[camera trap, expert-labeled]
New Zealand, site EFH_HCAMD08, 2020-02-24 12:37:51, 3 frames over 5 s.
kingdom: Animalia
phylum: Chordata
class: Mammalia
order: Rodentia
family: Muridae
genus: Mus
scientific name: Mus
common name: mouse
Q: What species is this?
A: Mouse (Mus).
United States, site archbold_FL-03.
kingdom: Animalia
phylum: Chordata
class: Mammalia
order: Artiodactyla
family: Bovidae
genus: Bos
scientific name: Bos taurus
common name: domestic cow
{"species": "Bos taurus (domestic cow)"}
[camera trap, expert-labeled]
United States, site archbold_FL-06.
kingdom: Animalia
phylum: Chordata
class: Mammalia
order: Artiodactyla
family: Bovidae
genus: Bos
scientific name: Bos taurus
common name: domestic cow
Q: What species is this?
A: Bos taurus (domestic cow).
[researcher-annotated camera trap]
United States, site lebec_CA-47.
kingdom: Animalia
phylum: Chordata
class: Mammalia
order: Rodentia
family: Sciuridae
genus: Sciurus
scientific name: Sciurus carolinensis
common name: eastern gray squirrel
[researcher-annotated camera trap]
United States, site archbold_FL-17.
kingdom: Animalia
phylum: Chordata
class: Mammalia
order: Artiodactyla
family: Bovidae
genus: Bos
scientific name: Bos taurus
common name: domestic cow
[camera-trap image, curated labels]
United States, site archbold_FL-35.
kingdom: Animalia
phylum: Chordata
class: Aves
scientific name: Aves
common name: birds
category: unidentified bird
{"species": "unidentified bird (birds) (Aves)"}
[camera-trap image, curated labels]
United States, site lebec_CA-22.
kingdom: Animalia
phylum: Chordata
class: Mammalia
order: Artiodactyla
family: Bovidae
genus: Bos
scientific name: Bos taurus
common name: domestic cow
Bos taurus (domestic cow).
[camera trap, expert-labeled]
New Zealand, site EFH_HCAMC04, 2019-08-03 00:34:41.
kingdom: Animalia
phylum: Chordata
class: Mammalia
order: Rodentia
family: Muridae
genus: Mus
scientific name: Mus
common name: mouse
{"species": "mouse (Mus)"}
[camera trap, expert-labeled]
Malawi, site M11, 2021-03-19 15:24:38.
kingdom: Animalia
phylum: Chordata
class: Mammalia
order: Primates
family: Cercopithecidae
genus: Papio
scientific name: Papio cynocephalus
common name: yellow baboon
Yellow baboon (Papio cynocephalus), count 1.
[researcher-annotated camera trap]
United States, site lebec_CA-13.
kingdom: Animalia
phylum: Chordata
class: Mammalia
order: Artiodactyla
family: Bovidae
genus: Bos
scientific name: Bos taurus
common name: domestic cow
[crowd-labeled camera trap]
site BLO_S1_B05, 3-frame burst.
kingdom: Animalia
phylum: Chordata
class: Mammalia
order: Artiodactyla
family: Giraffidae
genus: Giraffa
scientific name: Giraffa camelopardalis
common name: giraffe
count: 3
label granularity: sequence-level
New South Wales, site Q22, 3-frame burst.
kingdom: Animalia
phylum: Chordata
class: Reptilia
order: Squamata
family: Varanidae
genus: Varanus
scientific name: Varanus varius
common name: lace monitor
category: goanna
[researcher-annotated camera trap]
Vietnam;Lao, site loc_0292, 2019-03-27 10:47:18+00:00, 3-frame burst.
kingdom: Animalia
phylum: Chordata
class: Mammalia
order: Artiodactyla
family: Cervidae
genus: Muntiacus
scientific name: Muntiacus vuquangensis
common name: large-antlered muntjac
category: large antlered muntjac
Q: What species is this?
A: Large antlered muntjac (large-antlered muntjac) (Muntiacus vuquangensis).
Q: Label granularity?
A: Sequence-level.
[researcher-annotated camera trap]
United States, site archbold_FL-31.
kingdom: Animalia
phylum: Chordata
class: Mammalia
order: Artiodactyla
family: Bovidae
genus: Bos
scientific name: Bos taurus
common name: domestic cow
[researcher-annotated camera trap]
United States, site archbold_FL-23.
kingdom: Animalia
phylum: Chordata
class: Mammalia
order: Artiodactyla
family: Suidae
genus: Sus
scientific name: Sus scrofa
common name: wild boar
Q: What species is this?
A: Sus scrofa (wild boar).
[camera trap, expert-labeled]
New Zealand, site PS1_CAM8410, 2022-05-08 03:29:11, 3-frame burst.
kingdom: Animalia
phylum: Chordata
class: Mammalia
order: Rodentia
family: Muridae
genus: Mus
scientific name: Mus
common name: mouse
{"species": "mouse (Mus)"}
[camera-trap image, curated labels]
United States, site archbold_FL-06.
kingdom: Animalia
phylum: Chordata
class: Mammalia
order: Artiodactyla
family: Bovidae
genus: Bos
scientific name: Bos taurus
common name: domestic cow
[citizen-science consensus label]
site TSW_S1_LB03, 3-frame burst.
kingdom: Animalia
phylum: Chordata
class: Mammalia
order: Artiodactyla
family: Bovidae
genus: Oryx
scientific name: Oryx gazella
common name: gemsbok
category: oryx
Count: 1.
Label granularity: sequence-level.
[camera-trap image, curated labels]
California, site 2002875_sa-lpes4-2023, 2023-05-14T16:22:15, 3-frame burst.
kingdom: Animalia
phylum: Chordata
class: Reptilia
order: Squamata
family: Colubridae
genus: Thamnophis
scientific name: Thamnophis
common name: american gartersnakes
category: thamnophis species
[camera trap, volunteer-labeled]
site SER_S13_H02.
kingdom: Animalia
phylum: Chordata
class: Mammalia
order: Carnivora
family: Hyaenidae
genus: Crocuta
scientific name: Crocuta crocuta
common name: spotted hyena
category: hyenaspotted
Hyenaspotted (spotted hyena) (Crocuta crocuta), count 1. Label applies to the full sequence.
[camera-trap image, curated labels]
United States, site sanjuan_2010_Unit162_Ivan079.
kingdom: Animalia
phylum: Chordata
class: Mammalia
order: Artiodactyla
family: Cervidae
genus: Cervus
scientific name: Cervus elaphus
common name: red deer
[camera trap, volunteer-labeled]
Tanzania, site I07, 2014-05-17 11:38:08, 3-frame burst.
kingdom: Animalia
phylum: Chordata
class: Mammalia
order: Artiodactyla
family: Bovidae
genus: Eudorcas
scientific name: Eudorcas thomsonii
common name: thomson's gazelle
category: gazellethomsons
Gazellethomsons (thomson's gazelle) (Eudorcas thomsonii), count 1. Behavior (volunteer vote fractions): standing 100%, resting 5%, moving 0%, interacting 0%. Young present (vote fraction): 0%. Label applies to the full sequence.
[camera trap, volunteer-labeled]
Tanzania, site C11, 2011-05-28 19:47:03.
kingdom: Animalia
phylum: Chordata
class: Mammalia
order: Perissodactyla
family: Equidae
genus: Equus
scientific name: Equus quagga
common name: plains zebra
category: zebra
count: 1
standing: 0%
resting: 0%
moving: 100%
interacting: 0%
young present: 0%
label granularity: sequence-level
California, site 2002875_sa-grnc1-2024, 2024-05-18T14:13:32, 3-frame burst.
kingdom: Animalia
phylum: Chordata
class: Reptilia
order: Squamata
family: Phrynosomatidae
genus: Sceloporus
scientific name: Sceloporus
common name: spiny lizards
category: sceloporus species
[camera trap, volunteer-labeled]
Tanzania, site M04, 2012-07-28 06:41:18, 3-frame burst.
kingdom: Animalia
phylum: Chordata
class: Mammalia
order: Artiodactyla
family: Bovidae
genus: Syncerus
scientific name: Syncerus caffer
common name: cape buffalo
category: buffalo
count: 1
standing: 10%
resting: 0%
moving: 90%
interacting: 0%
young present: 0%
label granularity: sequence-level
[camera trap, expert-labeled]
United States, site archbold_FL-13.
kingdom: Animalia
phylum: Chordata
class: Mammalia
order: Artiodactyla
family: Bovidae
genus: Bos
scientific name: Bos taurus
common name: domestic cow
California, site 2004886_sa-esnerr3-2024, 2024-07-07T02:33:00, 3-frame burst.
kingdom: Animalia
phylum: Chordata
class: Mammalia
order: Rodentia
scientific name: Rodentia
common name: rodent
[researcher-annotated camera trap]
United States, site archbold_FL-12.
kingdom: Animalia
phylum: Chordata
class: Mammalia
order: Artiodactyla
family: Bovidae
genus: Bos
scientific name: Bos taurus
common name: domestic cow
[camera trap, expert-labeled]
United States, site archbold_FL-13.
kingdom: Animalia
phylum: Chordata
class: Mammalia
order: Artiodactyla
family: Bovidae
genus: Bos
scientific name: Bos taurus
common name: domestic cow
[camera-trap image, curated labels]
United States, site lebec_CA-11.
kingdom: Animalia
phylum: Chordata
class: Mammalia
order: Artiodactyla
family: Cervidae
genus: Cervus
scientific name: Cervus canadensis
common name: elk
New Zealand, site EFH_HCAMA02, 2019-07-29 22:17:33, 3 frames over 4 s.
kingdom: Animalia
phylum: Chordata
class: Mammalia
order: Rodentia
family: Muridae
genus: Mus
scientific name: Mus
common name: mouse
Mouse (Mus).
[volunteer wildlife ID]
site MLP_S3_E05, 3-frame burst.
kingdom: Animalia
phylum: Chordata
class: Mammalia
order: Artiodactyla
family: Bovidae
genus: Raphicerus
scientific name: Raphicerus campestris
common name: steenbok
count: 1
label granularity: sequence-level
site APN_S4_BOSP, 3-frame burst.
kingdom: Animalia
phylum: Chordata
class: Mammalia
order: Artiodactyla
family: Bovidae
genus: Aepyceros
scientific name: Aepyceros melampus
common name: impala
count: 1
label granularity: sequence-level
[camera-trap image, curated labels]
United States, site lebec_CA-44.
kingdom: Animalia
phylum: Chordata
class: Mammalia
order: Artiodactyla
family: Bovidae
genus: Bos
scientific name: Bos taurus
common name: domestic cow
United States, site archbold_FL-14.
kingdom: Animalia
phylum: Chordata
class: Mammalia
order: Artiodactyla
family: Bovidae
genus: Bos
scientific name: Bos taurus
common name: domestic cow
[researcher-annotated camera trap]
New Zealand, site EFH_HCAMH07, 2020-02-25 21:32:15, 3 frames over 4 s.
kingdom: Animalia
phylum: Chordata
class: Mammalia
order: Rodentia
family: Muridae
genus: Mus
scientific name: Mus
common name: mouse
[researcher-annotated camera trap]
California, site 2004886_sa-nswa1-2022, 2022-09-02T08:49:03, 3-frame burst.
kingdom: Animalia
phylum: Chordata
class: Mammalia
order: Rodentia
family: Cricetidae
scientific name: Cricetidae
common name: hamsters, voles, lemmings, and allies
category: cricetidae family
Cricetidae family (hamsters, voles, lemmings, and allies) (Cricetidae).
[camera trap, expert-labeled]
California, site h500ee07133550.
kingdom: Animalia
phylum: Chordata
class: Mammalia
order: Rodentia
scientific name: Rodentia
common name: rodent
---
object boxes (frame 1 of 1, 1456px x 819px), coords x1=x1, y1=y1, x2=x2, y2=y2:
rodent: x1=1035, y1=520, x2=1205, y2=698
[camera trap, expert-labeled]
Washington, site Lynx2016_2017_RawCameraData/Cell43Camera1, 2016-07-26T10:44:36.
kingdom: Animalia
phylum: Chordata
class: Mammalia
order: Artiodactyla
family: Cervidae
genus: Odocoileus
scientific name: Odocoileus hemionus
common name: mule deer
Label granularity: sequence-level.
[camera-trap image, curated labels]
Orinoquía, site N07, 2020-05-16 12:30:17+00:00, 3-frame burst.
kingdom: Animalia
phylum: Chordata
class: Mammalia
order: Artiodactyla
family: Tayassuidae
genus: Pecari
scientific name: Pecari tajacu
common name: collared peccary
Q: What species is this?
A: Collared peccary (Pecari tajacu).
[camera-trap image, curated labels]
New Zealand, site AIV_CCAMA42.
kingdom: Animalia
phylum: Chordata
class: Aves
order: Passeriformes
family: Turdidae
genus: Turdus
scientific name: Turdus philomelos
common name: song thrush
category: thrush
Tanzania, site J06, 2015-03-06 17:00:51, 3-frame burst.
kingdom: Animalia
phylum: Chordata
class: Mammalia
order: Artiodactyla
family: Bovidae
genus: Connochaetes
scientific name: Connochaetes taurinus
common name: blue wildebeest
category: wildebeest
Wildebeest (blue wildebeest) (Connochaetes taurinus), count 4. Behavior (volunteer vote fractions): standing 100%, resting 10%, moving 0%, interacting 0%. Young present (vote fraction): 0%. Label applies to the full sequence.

## Problem details
Filter the material for the word "over" and copy each matching line.

## Finished task
New Zealand, site EFH_HCAMD08, 2020-02-24 12:37:51, 3 frames over 5 s.
New Zealand, site EFH_HCAMA02, 2019-07-29 22:17:33, 3 frames over 4 s.
New Zealand, site EFH_HCAMH07, 2020-02-25 21:32:15, 3 frames over 4 s.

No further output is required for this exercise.